German HFT legislation, which attempts to move ahead of similar Europe-wide HFT curbs in MiFID II, has been soften after indications the much-feared licensing requirement will be expunged.
German lawmakers - including the Bundesbank - have reportedly raised concerns at possible impact of the licensing requirement on liquidity. Europe's leading HFT lobby group, the FIA European Principal Traders Association has voiced some concern at this particular rule, but has offered provisional support to the regulation's other aspects.
"We generally endorse the proposal and believe a reasonable regulation of high-frequency trading to be appropriate, such as requirements on minimum tick sizes, enhanced transparency and order-to- trade ratios based on the respective class of instruments," said Mark Spanbroek, secretary general of the FIA EPTA.
The law is expected to be finalised this quarter and will give better oversight of HFT activity by national regulators in Germany. Initially, it was thought that all HFT firms operating on German venues would have to register with national authorities. This would have included maintaining a base within Germany and obligations similar to those placed upon financial institutions, such as minimum capital thresholds.
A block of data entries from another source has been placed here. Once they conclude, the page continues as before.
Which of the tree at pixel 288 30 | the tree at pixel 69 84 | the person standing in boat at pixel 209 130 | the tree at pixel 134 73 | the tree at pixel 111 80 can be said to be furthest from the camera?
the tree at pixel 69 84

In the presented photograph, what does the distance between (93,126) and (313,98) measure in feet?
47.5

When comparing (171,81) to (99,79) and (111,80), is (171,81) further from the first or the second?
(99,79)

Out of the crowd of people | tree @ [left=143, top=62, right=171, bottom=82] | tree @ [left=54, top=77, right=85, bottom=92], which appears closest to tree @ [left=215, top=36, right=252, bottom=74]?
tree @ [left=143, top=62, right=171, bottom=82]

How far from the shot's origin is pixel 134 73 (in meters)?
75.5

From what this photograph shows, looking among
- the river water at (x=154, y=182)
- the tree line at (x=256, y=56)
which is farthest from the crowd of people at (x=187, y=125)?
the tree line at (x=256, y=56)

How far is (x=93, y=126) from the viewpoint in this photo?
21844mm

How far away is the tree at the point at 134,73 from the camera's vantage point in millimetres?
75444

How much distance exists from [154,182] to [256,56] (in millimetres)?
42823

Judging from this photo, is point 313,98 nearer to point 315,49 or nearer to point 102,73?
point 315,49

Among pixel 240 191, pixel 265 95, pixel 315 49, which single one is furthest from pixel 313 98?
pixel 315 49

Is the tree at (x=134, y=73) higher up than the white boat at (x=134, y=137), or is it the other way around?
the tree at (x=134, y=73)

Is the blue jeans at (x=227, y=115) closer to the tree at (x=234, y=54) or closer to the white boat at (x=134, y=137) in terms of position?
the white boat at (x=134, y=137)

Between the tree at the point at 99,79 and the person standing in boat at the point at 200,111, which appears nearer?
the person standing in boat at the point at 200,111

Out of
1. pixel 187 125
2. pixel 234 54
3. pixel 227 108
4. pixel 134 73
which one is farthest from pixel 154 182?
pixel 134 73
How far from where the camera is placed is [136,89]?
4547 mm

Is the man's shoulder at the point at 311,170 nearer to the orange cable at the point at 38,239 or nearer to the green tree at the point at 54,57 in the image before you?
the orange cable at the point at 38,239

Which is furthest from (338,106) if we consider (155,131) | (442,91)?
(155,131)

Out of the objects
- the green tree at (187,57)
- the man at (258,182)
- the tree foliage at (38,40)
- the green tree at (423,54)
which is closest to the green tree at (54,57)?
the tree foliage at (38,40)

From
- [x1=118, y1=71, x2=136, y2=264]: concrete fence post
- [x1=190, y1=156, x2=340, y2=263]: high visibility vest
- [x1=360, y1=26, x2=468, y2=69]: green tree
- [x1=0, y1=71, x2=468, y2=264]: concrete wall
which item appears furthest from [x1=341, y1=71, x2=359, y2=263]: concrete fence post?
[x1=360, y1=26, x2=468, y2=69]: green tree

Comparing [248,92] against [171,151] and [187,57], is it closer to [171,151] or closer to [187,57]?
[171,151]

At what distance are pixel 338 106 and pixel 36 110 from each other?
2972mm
At a hearing chaired by the Finance Committee of Germany's Bundestag (lower house) last Wednesday, a number of industry bodies seem to have convinced politicians to drop the most biting of the proposed rules.
Germany's incumbent exchange, Deutsche Börse, also joined the chorus, pointing out that HFT activity soaks up some 40% of flow on its Xetra equities venue.
But could the German rules foreshadow the end of HFT firms as Europe's trading scapegoats, charged with reducing the quality of liquidity and using technology to create an unfair advantage compared with institutional traders? Probably not. A sizeable chuck of regulatory change in Europe still has HFT firmly in its sights.
MiFID II, which will not be finalised until later this year, and will come into effect in 2015 at the earliest, has mooted a 500-millisecond minimum resting time for orders, venue-specific order-to-trade ratios and a ban on the maker-taker pricing model.